McCarthy, C. (2022). The Passenger. Alfred A. Knopf.
Selected concepts and passages
- “What you write down becomes fixed. It takes on the constraints of any tangible entity. It collapses into a reality estranged from the realm of its creation. It’s a marker. A roadsign. You have stopped to get your bearings, but at a price. You’ll never know where it might have gone if you’d left it alone to go there” (297).
- “The idea is always struggling against its own realization. Ideas come with an innate skepticism, they don’t just go barreling ahead. And these doubts have their origin in the same world as the idea itself. And that’s not something you really have access to. So the reservations that you yourself in your world of struggle bring to the table may actually be alien to the path of these emerging structures. Their own intrinsic doubts that are steering-mechanisms while yours are more like brakes” (297).

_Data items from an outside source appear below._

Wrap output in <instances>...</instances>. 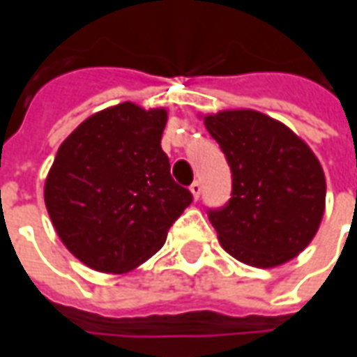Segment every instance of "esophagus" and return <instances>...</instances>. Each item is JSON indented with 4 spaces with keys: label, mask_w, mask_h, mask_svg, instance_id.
Wrapping results in <instances>:
<instances>
[{
    "label": "esophagus",
    "mask_w": 357,
    "mask_h": 357,
    "mask_svg": "<svg viewBox=\"0 0 357 357\" xmlns=\"http://www.w3.org/2000/svg\"><path fill=\"white\" fill-rule=\"evenodd\" d=\"M190 192H192L195 200H199L200 192H202V185H200V181H195V183L190 185Z\"/></svg>",
    "instance_id": "1"
}]
</instances>
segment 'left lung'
<instances>
[{"instance_id":"1","label":"left lung","mask_w":357,"mask_h":357,"mask_svg":"<svg viewBox=\"0 0 357 357\" xmlns=\"http://www.w3.org/2000/svg\"><path fill=\"white\" fill-rule=\"evenodd\" d=\"M232 172V195L208 218L222 248L256 268L292 260L316 236L326 206L320 160L298 135L264 113L204 117Z\"/></svg>"}]
</instances>
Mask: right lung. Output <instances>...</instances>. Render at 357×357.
Here are the masks:
<instances>
[{
  "mask_svg": "<svg viewBox=\"0 0 357 357\" xmlns=\"http://www.w3.org/2000/svg\"><path fill=\"white\" fill-rule=\"evenodd\" d=\"M165 125L167 109L127 101L85 119L57 151L45 206L67 250L93 270L143 264L192 202L160 149Z\"/></svg>",
  "mask_w": 357,
  "mask_h": 357,
  "instance_id": "obj_1",
  "label": "right lung"
}]
</instances>
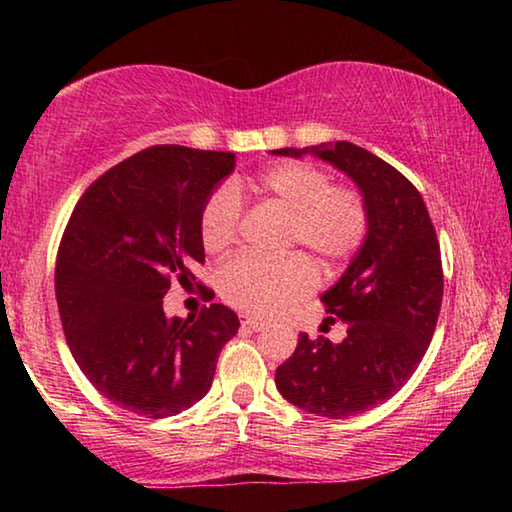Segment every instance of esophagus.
<instances>
[{"label": "esophagus", "instance_id": "34e87169", "mask_svg": "<svg viewBox=\"0 0 512 512\" xmlns=\"http://www.w3.org/2000/svg\"><path fill=\"white\" fill-rule=\"evenodd\" d=\"M242 326L249 328V331H263V328H265L263 321H258V319H254V317H244V319H242Z\"/></svg>", "mask_w": 512, "mask_h": 512}]
</instances>
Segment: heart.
Returning <instances> with one entry per match:
<instances>
[{
  "label": "heart",
  "instance_id": "b5f03b06",
  "mask_svg": "<svg viewBox=\"0 0 512 512\" xmlns=\"http://www.w3.org/2000/svg\"><path fill=\"white\" fill-rule=\"evenodd\" d=\"M256 195L286 214L282 251L277 261L230 258L216 272V291L223 303L256 317H270L312 291L317 272L305 256L333 270L361 249L368 235V207L359 191L331 184V177L310 163H279L254 179H233L228 188L209 195L200 214L202 247L226 251L240 228V198Z\"/></svg>",
  "mask_w": 512,
  "mask_h": 512
}]
</instances>
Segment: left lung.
Returning a JSON list of instances; mask_svg holds the SVG:
<instances>
[{
	"instance_id": "8db88e82",
	"label": "left lung",
	"mask_w": 512,
	"mask_h": 512,
	"mask_svg": "<svg viewBox=\"0 0 512 512\" xmlns=\"http://www.w3.org/2000/svg\"><path fill=\"white\" fill-rule=\"evenodd\" d=\"M275 153L328 160L366 200V240L321 296L328 314L347 321V338L333 345L300 333L296 352L275 373L279 394L298 408L328 419L359 415L394 396L429 349L443 303L436 228L417 188L361 146L326 142Z\"/></svg>"
}]
</instances>
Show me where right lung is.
Returning <instances> with one entry per match:
<instances>
[{
    "mask_svg": "<svg viewBox=\"0 0 512 512\" xmlns=\"http://www.w3.org/2000/svg\"><path fill=\"white\" fill-rule=\"evenodd\" d=\"M233 167L230 151L151 146L95 179L62 233L55 298L67 345L90 384L135 415L163 419L198 403L240 328L219 303L188 319L163 312L172 279L184 286L205 263L202 207Z\"/></svg>",
    "mask_w": 512,
    "mask_h": 512,
    "instance_id": "1",
    "label": "right lung"
}]
</instances>
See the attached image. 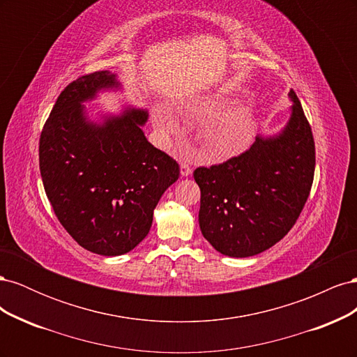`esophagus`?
Listing matches in <instances>:
<instances>
[{
	"instance_id": "esophagus-1",
	"label": "esophagus",
	"mask_w": 357,
	"mask_h": 357,
	"mask_svg": "<svg viewBox=\"0 0 357 357\" xmlns=\"http://www.w3.org/2000/svg\"><path fill=\"white\" fill-rule=\"evenodd\" d=\"M180 174L183 177H188L192 174V167L189 164H186V162H181L180 164Z\"/></svg>"
}]
</instances>
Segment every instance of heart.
<instances>
[{"label":"heart","instance_id":"b5f03b06","mask_svg":"<svg viewBox=\"0 0 357 357\" xmlns=\"http://www.w3.org/2000/svg\"><path fill=\"white\" fill-rule=\"evenodd\" d=\"M228 105L226 101L215 98H199L192 102V110L201 114L220 112ZM155 125L162 132L176 131V121L165 110L155 113ZM256 131L255 116L250 110L238 109L223 114L218 121L205 126L202 138L208 147L210 156L214 159H228L243 153L253 142Z\"/></svg>","mask_w":357,"mask_h":357}]
</instances>
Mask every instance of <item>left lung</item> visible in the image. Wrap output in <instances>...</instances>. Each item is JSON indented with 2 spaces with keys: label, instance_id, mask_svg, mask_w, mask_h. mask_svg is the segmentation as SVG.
<instances>
[{
  "label": "left lung",
  "instance_id": "8db88e82",
  "mask_svg": "<svg viewBox=\"0 0 357 357\" xmlns=\"http://www.w3.org/2000/svg\"><path fill=\"white\" fill-rule=\"evenodd\" d=\"M290 117L278 134L193 178L201 189L199 228L215 250L248 257L268 250L291 229L308 199L316 149L311 126L294 91Z\"/></svg>",
  "mask_w": 357,
  "mask_h": 357
}]
</instances>
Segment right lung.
I'll list each match as a JSON object with an SVG mask.
<instances>
[{
    "instance_id": "1",
    "label": "right lung",
    "mask_w": 357,
    "mask_h": 357,
    "mask_svg": "<svg viewBox=\"0 0 357 357\" xmlns=\"http://www.w3.org/2000/svg\"><path fill=\"white\" fill-rule=\"evenodd\" d=\"M121 89L116 74L96 71L70 83L40 137V172L58 220L83 248L102 256L131 252L153 222L177 162L147 142L146 109L91 121L83 102Z\"/></svg>"
}]
</instances>
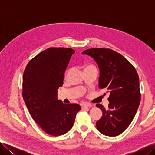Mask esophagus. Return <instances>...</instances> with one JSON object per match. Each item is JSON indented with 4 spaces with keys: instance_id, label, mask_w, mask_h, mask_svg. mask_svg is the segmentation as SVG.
<instances>
[{
    "instance_id": "esophagus-1",
    "label": "esophagus",
    "mask_w": 155,
    "mask_h": 155,
    "mask_svg": "<svg viewBox=\"0 0 155 155\" xmlns=\"http://www.w3.org/2000/svg\"><path fill=\"white\" fill-rule=\"evenodd\" d=\"M91 107V104H83V105H82V107L83 108V107Z\"/></svg>"
}]
</instances>
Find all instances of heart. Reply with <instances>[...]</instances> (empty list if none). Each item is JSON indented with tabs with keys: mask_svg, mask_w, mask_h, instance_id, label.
I'll return each instance as SVG.
<instances>
[{
	"mask_svg": "<svg viewBox=\"0 0 155 155\" xmlns=\"http://www.w3.org/2000/svg\"><path fill=\"white\" fill-rule=\"evenodd\" d=\"M88 68H94V69H96V67L94 66L93 64H87L85 66V69H88Z\"/></svg>",
	"mask_w": 155,
	"mask_h": 155,
	"instance_id": "b5f03b06",
	"label": "heart"
}]
</instances>
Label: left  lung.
I'll return each instance as SVG.
<instances>
[{
    "instance_id": "8db88e82",
    "label": "left lung",
    "mask_w": 155,
    "mask_h": 155,
    "mask_svg": "<svg viewBox=\"0 0 155 155\" xmlns=\"http://www.w3.org/2000/svg\"><path fill=\"white\" fill-rule=\"evenodd\" d=\"M90 55L100 69L99 87L109 92V104L105 108L96 104L103 111L96 127L103 134L116 137L128 127L140 103L139 77L127 59L108 48H94L82 52Z\"/></svg>"
}]
</instances>
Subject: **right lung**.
I'll return each instance as SVG.
<instances>
[{"instance_id":"right-lung-1","label":"right lung","mask_w":155,"mask_h":155,"mask_svg":"<svg viewBox=\"0 0 155 155\" xmlns=\"http://www.w3.org/2000/svg\"><path fill=\"white\" fill-rule=\"evenodd\" d=\"M75 51L50 48L30 60L23 74L22 97L32 118L45 133L52 136L67 133L81 110L76 104L58 99L65 70Z\"/></svg>"}]
</instances>
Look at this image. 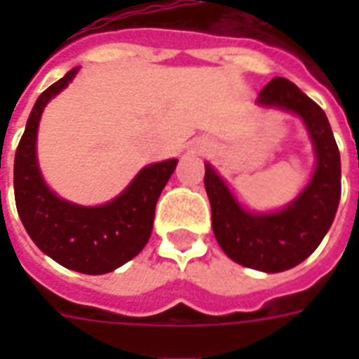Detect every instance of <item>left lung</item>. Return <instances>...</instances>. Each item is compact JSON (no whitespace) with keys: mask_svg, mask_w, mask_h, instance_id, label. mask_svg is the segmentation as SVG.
<instances>
[{"mask_svg":"<svg viewBox=\"0 0 359 359\" xmlns=\"http://www.w3.org/2000/svg\"><path fill=\"white\" fill-rule=\"evenodd\" d=\"M261 108L298 115L315 151V169L304 190L272 212L244 207L218 171L205 163L212 231L224 253L242 266L276 273L300 264L332 227L341 199V156L323 108L292 81L273 78L257 98Z\"/></svg>","mask_w":359,"mask_h":359,"instance_id":"8db88e82","label":"left lung"}]
</instances>
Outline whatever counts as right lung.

- “Once a mathematical conjecture is formalized into a theory it may have a certain luster to it but with rare exceptions you can no longer entertain the illusion that it holds some deep insight into the core of reality. It has in fact begun to look like a tool” (297).
- “All physical history eventually turns out to be a chimera. She said that even if you place your hands on the stones of ancient buildings you’ll never really believe that the world which they’ve survived had at one time the same reality as the one you’re standing in. History is belief” (328).
- “Why can you not bury him? Are his hands so red? Fathers are always forgiven. In the end they are forgiven. Had it been women who dragged the world through these horrors there would be a bounty on them” (370).